Exercise requirements → Would you return, word for word, the lines of the data below from the line with "ODOT Title VI Requirements" through the line with "Tasa turística de Oporto será una realidad", and no others?

|---|

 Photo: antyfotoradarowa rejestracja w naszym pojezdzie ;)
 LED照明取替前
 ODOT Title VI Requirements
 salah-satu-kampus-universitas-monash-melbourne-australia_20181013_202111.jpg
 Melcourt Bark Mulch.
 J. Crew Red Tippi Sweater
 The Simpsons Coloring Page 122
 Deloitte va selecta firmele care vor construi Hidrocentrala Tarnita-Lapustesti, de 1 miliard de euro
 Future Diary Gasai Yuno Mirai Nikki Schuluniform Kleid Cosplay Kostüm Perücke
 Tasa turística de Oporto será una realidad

|---|

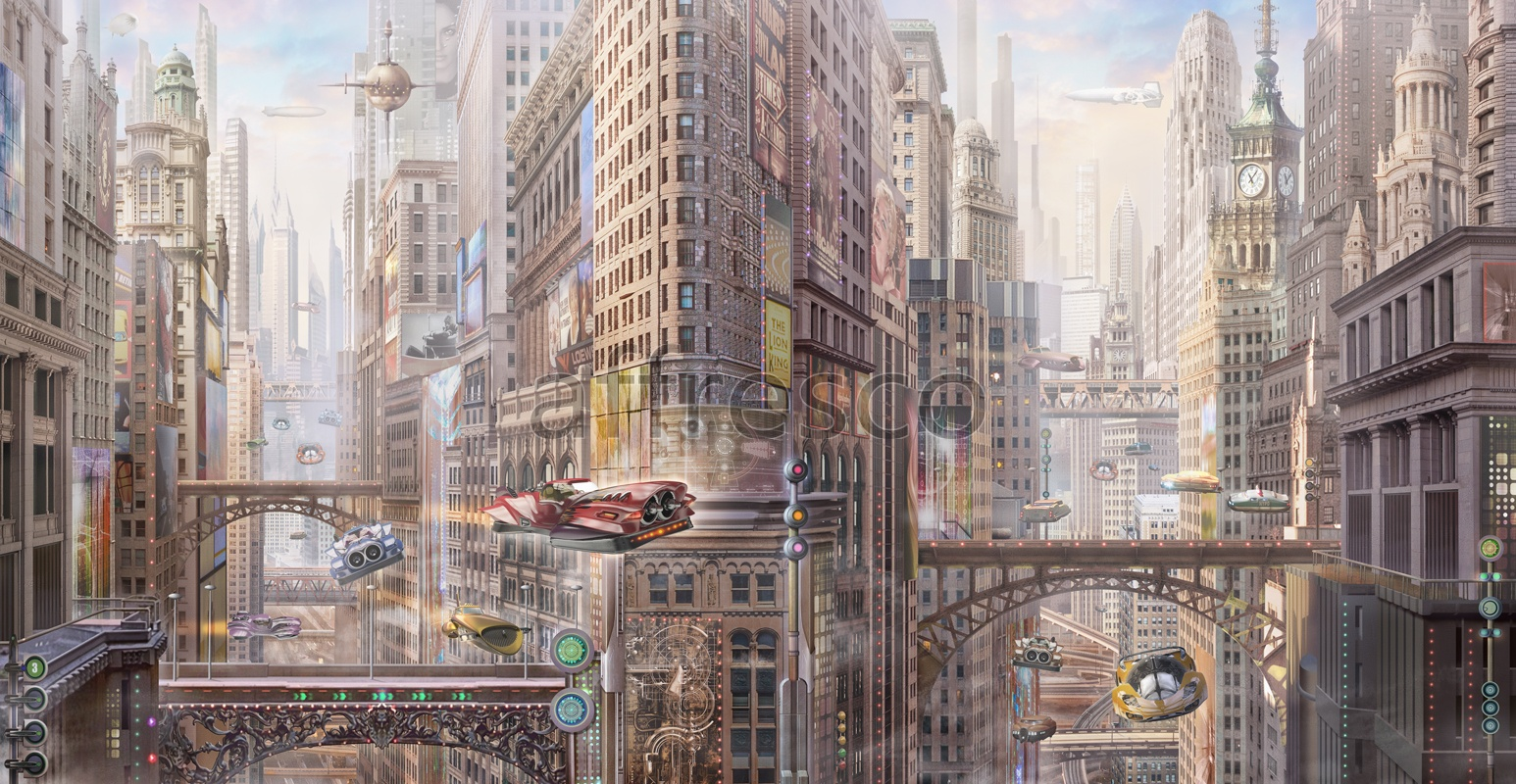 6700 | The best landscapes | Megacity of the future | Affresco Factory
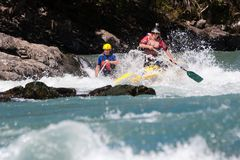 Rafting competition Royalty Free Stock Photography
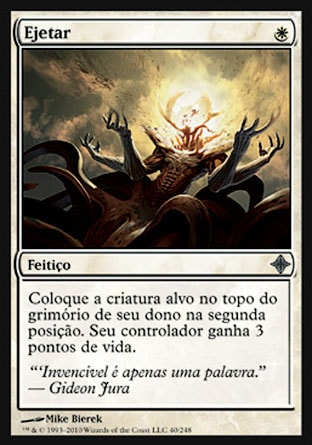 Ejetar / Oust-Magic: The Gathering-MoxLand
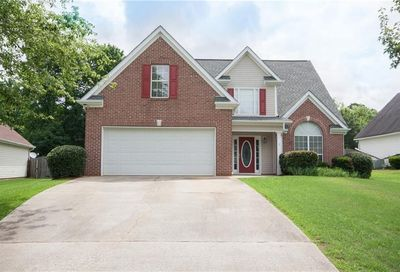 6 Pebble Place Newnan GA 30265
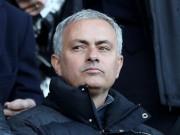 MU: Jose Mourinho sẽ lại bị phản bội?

|---|

Result →
 ODOT Title VI Requirements
 salah-satu-kampus-universitas-monash-melbourne-australia_20181013_202111.jpg
 Melcourt Bark Mulch.
 J. Crew Red Tippi Sweater
 The Simpsons Coloring Page 122
 Deloitte va selecta firmele care vor construi Hidrocentrala Tarnita-Lapustesti, de 1 miliard de euro
 Future Diary Gasai Yuno Mirai Nikki Schuluniform Kleid Cosplay Kostüm Perücke
 Tasa turística de Oporto será una realidad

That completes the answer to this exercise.